** READING TEXT **
One Simple Trick to Help Your Baby Sleep Better (Gentle Night Weaning)
I dragged myself out of bed for the third time. I could hear my son’s cries down the hall. He couldn’t be hungry again.
My first baby woke through the night for most of his first year. When he was a year old, I resorted to crying as a sleep-training method.
But why did it have to be that way? Was crying the only way to get a baby to sleep through the night?
As a first-time mom, I had constant anxiety about my baby’s sleep. Most of which centered around his hunger.
I had an imaginary clock that would count down after every feeding. Cutting down my sleep. The more I fed him, the longer I’d get to sleep. Or so I thought. That clock made me dread the night.
I later learned that my methods had caused disruptions in my baby’s sleep. And I found a better way to help my baby sleep through the night with a gentle night-weaning method. No crying, no hassle, just easy steps you can take to help your baby sleep through the night without letting him cry.
One Simple Trick to Help Your Baby Sleep Better (Gentle Night Weaning)
Ditch the Dream Feed
My ticking clock was agitated by a “dream feed.”

** EXERCISE DETAILS **
Return the part of the night-weaning text starting with "I had an imaginary" and going on through "dread the night.", copied word for word.

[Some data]
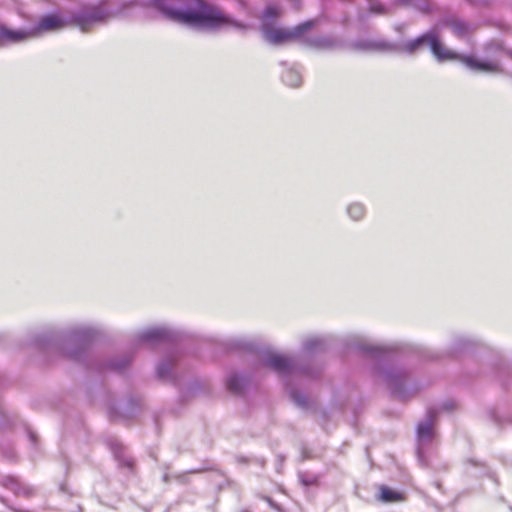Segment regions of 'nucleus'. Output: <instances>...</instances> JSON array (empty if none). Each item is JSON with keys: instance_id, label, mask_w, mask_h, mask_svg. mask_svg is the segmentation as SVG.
I'll return each mask as SVG.
<instances>
[{"instance_id": "obj_8", "label": "nucleus", "mask_w": 512, "mask_h": 512, "mask_svg": "<svg viewBox=\"0 0 512 512\" xmlns=\"http://www.w3.org/2000/svg\"><path fill=\"white\" fill-rule=\"evenodd\" d=\"M437 419V412L434 409H428L426 417L419 422L416 428L417 434V458L421 466H427L426 447L429 445L435 435L434 425Z\"/></svg>"}, {"instance_id": "obj_37", "label": "nucleus", "mask_w": 512, "mask_h": 512, "mask_svg": "<svg viewBox=\"0 0 512 512\" xmlns=\"http://www.w3.org/2000/svg\"><path fill=\"white\" fill-rule=\"evenodd\" d=\"M237 461H238L239 463H244V464L248 463V459H247V458H245V457H243V456H239V457H237Z\"/></svg>"}, {"instance_id": "obj_17", "label": "nucleus", "mask_w": 512, "mask_h": 512, "mask_svg": "<svg viewBox=\"0 0 512 512\" xmlns=\"http://www.w3.org/2000/svg\"><path fill=\"white\" fill-rule=\"evenodd\" d=\"M177 361V355L172 353L162 359L156 367V375L160 380H172L174 378L173 371Z\"/></svg>"}, {"instance_id": "obj_36", "label": "nucleus", "mask_w": 512, "mask_h": 512, "mask_svg": "<svg viewBox=\"0 0 512 512\" xmlns=\"http://www.w3.org/2000/svg\"><path fill=\"white\" fill-rule=\"evenodd\" d=\"M109 413H110V417L112 419H116L117 416H116V408L115 407H111Z\"/></svg>"}, {"instance_id": "obj_38", "label": "nucleus", "mask_w": 512, "mask_h": 512, "mask_svg": "<svg viewBox=\"0 0 512 512\" xmlns=\"http://www.w3.org/2000/svg\"><path fill=\"white\" fill-rule=\"evenodd\" d=\"M256 462L263 467L266 463V460L264 458H257Z\"/></svg>"}, {"instance_id": "obj_2", "label": "nucleus", "mask_w": 512, "mask_h": 512, "mask_svg": "<svg viewBox=\"0 0 512 512\" xmlns=\"http://www.w3.org/2000/svg\"><path fill=\"white\" fill-rule=\"evenodd\" d=\"M99 330L88 324H75L65 329H44L34 333L30 344L41 351L59 352L70 360L86 363L89 348Z\"/></svg>"}, {"instance_id": "obj_10", "label": "nucleus", "mask_w": 512, "mask_h": 512, "mask_svg": "<svg viewBox=\"0 0 512 512\" xmlns=\"http://www.w3.org/2000/svg\"><path fill=\"white\" fill-rule=\"evenodd\" d=\"M132 361V357L129 355H123L121 357L115 358V359H108L105 361H92L86 363V365L91 368L95 369L97 371H115V372H121L126 367L129 366V364Z\"/></svg>"}, {"instance_id": "obj_21", "label": "nucleus", "mask_w": 512, "mask_h": 512, "mask_svg": "<svg viewBox=\"0 0 512 512\" xmlns=\"http://www.w3.org/2000/svg\"><path fill=\"white\" fill-rule=\"evenodd\" d=\"M228 350H242L245 352H254L255 345L243 338H230L225 343Z\"/></svg>"}, {"instance_id": "obj_13", "label": "nucleus", "mask_w": 512, "mask_h": 512, "mask_svg": "<svg viewBox=\"0 0 512 512\" xmlns=\"http://www.w3.org/2000/svg\"><path fill=\"white\" fill-rule=\"evenodd\" d=\"M250 382L246 374L239 373L236 370L230 372L226 377V387L233 394L240 395L244 392Z\"/></svg>"}, {"instance_id": "obj_5", "label": "nucleus", "mask_w": 512, "mask_h": 512, "mask_svg": "<svg viewBox=\"0 0 512 512\" xmlns=\"http://www.w3.org/2000/svg\"><path fill=\"white\" fill-rule=\"evenodd\" d=\"M425 47L430 48L431 53L439 62L460 59L467 68L473 71L487 73H498L501 71L497 63L487 60H478L473 56H460L457 53L446 49L442 45L439 33L435 28L426 31L414 39L397 44V48L396 50H393V52L414 55Z\"/></svg>"}, {"instance_id": "obj_20", "label": "nucleus", "mask_w": 512, "mask_h": 512, "mask_svg": "<svg viewBox=\"0 0 512 512\" xmlns=\"http://www.w3.org/2000/svg\"><path fill=\"white\" fill-rule=\"evenodd\" d=\"M447 23L449 24L453 34L458 38H466L471 33V26L460 19H451L448 20Z\"/></svg>"}, {"instance_id": "obj_9", "label": "nucleus", "mask_w": 512, "mask_h": 512, "mask_svg": "<svg viewBox=\"0 0 512 512\" xmlns=\"http://www.w3.org/2000/svg\"><path fill=\"white\" fill-rule=\"evenodd\" d=\"M181 335L178 331L168 326H157L147 328L136 334L134 343L135 345L140 344H173L179 341Z\"/></svg>"}, {"instance_id": "obj_34", "label": "nucleus", "mask_w": 512, "mask_h": 512, "mask_svg": "<svg viewBox=\"0 0 512 512\" xmlns=\"http://www.w3.org/2000/svg\"><path fill=\"white\" fill-rule=\"evenodd\" d=\"M125 7L127 6H141V7H144L145 5H142L140 1L138 0H132L130 1L129 3L127 4H124Z\"/></svg>"}, {"instance_id": "obj_14", "label": "nucleus", "mask_w": 512, "mask_h": 512, "mask_svg": "<svg viewBox=\"0 0 512 512\" xmlns=\"http://www.w3.org/2000/svg\"><path fill=\"white\" fill-rule=\"evenodd\" d=\"M65 26V21L54 15L47 14L41 17L34 28L31 31H35V36H37L42 31H56L60 30Z\"/></svg>"}, {"instance_id": "obj_22", "label": "nucleus", "mask_w": 512, "mask_h": 512, "mask_svg": "<svg viewBox=\"0 0 512 512\" xmlns=\"http://www.w3.org/2000/svg\"><path fill=\"white\" fill-rule=\"evenodd\" d=\"M309 44L318 49H333L337 47L338 41L330 36H317L310 39Z\"/></svg>"}, {"instance_id": "obj_30", "label": "nucleus", "mask_w": 512, "mask_h": 512, "mask_svg": "<svg viewBox=\"0 0 512 512\" xmlns=\"http://www.w3.org/2000/svg\"><path fill=\"white\" fill-rule=\"evenodd\" d=\"M369 10L371 13H374V14H385L386 13L385 7L377 1L369 2Z\"/></svg>"}, {"instance_id": "obj_29", "label": "nucleus", "mask_w": 512, "mask_h": 512, "mask_svg": "<svg viewBox=\"0 0 512 512\" xmlns=\"http://www.w3.org/2000/svg\"><path fill=\"white\" fill-rule=\"evenodd\" d=\"M278 16V9L272 6H268L264 13H263V19L262 23L269 22L270 19H274Z\"/></svg>"}, {"instance_id": "obj_31", "label": "nucleus", "mask_w": 512, "mask_h": 512, "mask_svg": "<svg viewBox=\"0 0 512 512\" xmlns=\"http://www.w3.org/2000/svg\"><path fill=\"white\" fill-rule=\"evenodd\" d=\"M418 353H419L420 357L424 358V359H434V358L439 357L438 355H435L434 353H432L430 350H428L426 348H418Z\"/></svg>"}, {"instance_id": "obj_18", "label": "nucleus", "mask_w": 512, "mask_h": 512, "mask_svg": "<svg viewBox=\"0 0 512 512\" xmlns=\"http://www.w3.org/2000/svg\"><path fill=\"white\" fill-rule=\"evenodd\" d=\"M354 48L361 51H367L371 49L379 50V51H393L396 50L397 44L388 42V41H367V40H360L356 41L353 44Z\"/></svg>"}, {"instance_id": "obj_3", "label": "nucleus", "mask_w": 512, "mask_h": 512, "mask_svg": "<svg viewBox=\"0 0 512 512\" xmlns=\"http://www.w3.org/2000/svg\"><path fill=\"white\" fill-rule=\"evenodd\" d=\"M355 348L371 361L372 371L388 386L394 397L406 400L418 390L415 384L406 385L407 370L393 365L395 347L359 343Z\"/></svg>"}, {"instance_id": "obj_26", "label": "nucleus", "mask_w": 512, "mask_h": 512, "mask_svg": "<svg viewBox=\"0 0 512 512\" xmlns=\"http://www.w3.org/2000/svg\"><path fill=\"white\" fill-rule=\"evenodd\" d=\"M380 491V499L384 502H394L401 499V495L398 492L386 486H381Z\"/></svg>"}, {"instance_id": "obj_6", "label": "nucleus", "mask_w": 512, "mask_h": 512, "mask_svg": "<svg viewBox=\"0 0 512 512\" xmlns=\"http://www.w3.org/2000/svg\"><path fill=\"white\" fill-rule=\"evenodd\" d=\"M315 20H307L295 26L293 29L274 28L272 23L264 22L261 32L266 41L273 45H280L302 36L315 26Z\"/></svg>"}, {"instance_id": "obj_1", "label": "nucleus", "mask_w": 512, "mask_h": 512, "mask_svg": "<svg viewBox=\"0 0 512 512\" xmlns=\"http://www.w3.org/2000/svg\"><path fill=\"white\" fill-rule=\"evenodd\" d=\"M149 6L171 22L183 24L197 30H218L232 27L244 31L248 25L225 14L218 7L200 2L193 7L192 0H149Z\"/></svg>"}, {"instance_id": "obj_7", "label": "nucleus", "mask_w": 512, "mask_h": 512, "mask_svg": "<svg viewBox=\"0 0 512 512\" xmlns=\"http://www.w3.org/2000/svg\"><path fill=\"white\" fill-rule=\"evenodd\" d=\"M111 12L104 1L96 5H87L72 15V21L86 32L92 26L105 23L110 17Z\"/></svg>"}, {"instance_id": "obj_12", "label": "nucleus", "mask_w": 512, "mask_h": 512, "mask_svg": "<svg viewBox=\"0 0 512 512\" xmlns=\"http://www.w3.org/2000/svg\"><path fill=\"white\" fill-rule=\"evenodd\" d=\"M106 443L109 449L112 451L119 466L126 468L129 472H132L134 467L133 460L130 457L124 455V447L122 443L114 437H109L106 440Z\"/></svg>"}, {"instance_id": "obj_25", "label": "nucleus", "mask_w": 512, "mask_h": 512, "mask_svg": "<svg viewBox=\"0 0 512 512\" xmlns=\"http://www.w3.org/2000/svg\"><path fill=\"white\" fill-rule=\"evenodd\" d=\"M8 481H9V488L11 490H14L16 493L23 494L28 497L33 495L34 489L20 484L17 479L10 477L8 479Z\"/></svg>"}, {"instance_id": "obj_19", "label": "nucleus", "mask_w": 512, "mask_h": 512, "mask_svg": "<svg viewBox=\"0 0 512 512\" xmlns=\"http://www.w3.org/2000/svg\"><path fill=\"white\" fill-rule=\"evenodd\" d=\"M280 64L285 67L282 73V81L290 87H299L302 83L301 72L295 67H287V63L282 61Z\"/></svg>"}, {"instance_id": "obj_40", "label": "nucleus", "mask_w": 512, "mask_h": 512, "mask_svg": "<svg viewBox=\"0 0 512 512\" xmlns=\"http://www.w3.org/2000/svg\"><path fill=\"white\" fill-rule=\"evenodd\" d=\"M16 511H17V512H30V511H28V510H21V509H18V510H16Z\"/></svg>"}, {"instance_id": "obj_39", "label": "nucleus", "mask_w": 512, "mask_h": 512, "mask_svg": "<svg viewBox=\"0 0 512 512\" xmlns=\"http://www.w3.org/2000/svg\"><path fill=\"white\" fill-rule=\"evenodd\" d=\"M492 48L499 49V45H498V44H489V45L487 46V50H490V49H492Z\"/></svg>"}, {"instance_id": "obj_24", "label": "nucleus", "mask_w": 512, "mask_h": 512, "mask_svg": "<svg viewBox=\"0 0 512 512\" xmlns=\"http://www.w3.org/2000/svg\"><path fill=\"white\" fill-rule=\"evenodd\" d=\"M365 213V206L360 202L351 203L347 207V214L354 221L361 220Z\"/></svg>"}, {"instance_id": "obj_28", "label": "nucleus", "mask_w": 512, "mask_h": 512, "mask_svg": "<svg viewBox=\"0 0 512 512\" xmlns=\"http://www.w3.org/2000/svg\"><path fill=\"white\" fill-rule=\"evenodd\" d=\"M298 478L300 483L305 487L312 486L317 481V478L315 476H311L305 472H300L298 474Z\"/></svg>"}, {"instance_id": "obj_15", "label": "nucleus", "mask_w": 512, "mask_h": 512, "mask_svg": "<svg viewBox=\"0 0 512 512\" xmlns=\"http://www.w3.org/2000/svg\"><path fill=\"white\" fill-rule=\"evenodd\" d=\"M327 347V339L323 336H312L305 339L302 343V351L307 356L323 352Z\"/></svg>"}, {"instance_id": "obj_32", "label": "nucleus", "mask_w": 512, "mask_h": 512, "mask_svg": "<svg viewBox=\"0 0 512 512\" xmlns=\"http://www.w3.org/2000/svg\"><path fill=\"white\" fill-rule=\"evenodd\" d=\"M237 2V5L240 10H242L245 13H248V7L246 0H235Z\"/></svg>"}, {"instance_id": "obj_41", "label": "nucleus", "mask_w": 512, "mask_h": 512, "mask_svg": "<svg viewBox=\"0 0 512 512\" xmlns=\"http://www.w3.org/2000/svg\"><path fill=\"white\" fill-rule=\"evenodd\" d=\"M511 57H512V53H511Z\"/></svg>"}, {"instance_id": "obj_23", "label": "nucleus", "mask_w": 512, "mask_h": 512, "mask_svg": "<svg viewBox=\"0 0 512 512\" xmlns=\"http://www.w3.org/2000/svg\"><path fill=\"white\" fill-rule=\"evenodd\" d=\"M400 5L412 7L422 13H428L432 9L430 0H396Z\"/></svg>"}, {"instance_id": "obj_35", "label": "nucleus", "mask_w": 512, "mask_h": 512, "mask_svg": "<svg viewBox=\"0 0 512 512\" xmlns=\"http://www.w3.org/2000/svg\"><path fill=\"white\" fill-rule=\"evenodd\" d=\"M28 435H29V439H30L31 443L33 445H36V440H37L36 434L32 431H29Z\"/></svg>"}, {"instance_id": "obj_4", "label": "nucleus", "mask_w": 512, "mask_h": 512, "mask_svg": "<svg viewBox=\"0 0 512 512\" xmlns=\"http://www.w3.org/2000/svg\"><path fill=\"white\" fill-rule=\"evenodd\" d=\"M259 365L271 368L283 378L290 399L298 408L308 410L312 407L313 403L292 385V381L299 376L316 378L322 371L321 367L309 361L306 363L302 358H289L274 352H264L259 358Z\"/></svg>"}, {"instance_id": "obj_16", "label": "nucleus", "mask_w": 512, "mask_h": 512, "mask_svg": "<svg viewBox=\"0 0 512 512\" xmlns=\"http://www.w3.org/2000/svg\"><path fill=\"white\" fill-rule=\"evenodd\" d=\"M476 346V341L466 335H457L453 338L448 354L457 355L472 350Z\"/></svg>"}, {"instance_id": "obj_33", "label": "nucleus", "mask_w": 512, "mask_h": 512, "mask_svg": "<svg viewBox=\"0 0 512 512\" xmlns=\"http://www.w3.org/2000/svg\"><path fill=\"white\" fill-rule=\"evenodd\" d=\"M284 460H285V457L283 455H278L277 456V467H276V469H277L278 472H281V467H282V464H283Z\"/></svg>"}, {"instance_id": "obj_27", "label": "nucleus", "mask_w": 512, "mask_h": 512, "mask_svg": "<svg viewBox=\"0 0 512 512\" xmlns=\"http://www.w3.org/2000/svg\"><path fill=\"white\" fill-rule=\"evenodd\" d=\"M139 406H140V402L138 399L130 398L127 401L125 407L122 408V410L124 411L125 415L129 417V416L134 415L138 411Z\"/></svg>"}, {"instance_id": "obj_11", "label": "nucleus", "mask_w": 512, "mask_h": 512, "mask_svg": "<svg viewBox=\"0 0 512 512\" xmlns=\"http://www.w3.org/2000/svg\"><path fill=\"white\" fill-rule=\"evenodd\" d=\"M35 37V31L13 30L0 25V45L18 43Z\"/></svg>"}]
</instances>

** ANSWER TO THIS TASK **
I had an imaginary clock that would count down after every feeding. Cutting down my sleep. The more I fed him, the longer I’d get to sleep. Or so I thought. That clock made me dread the night.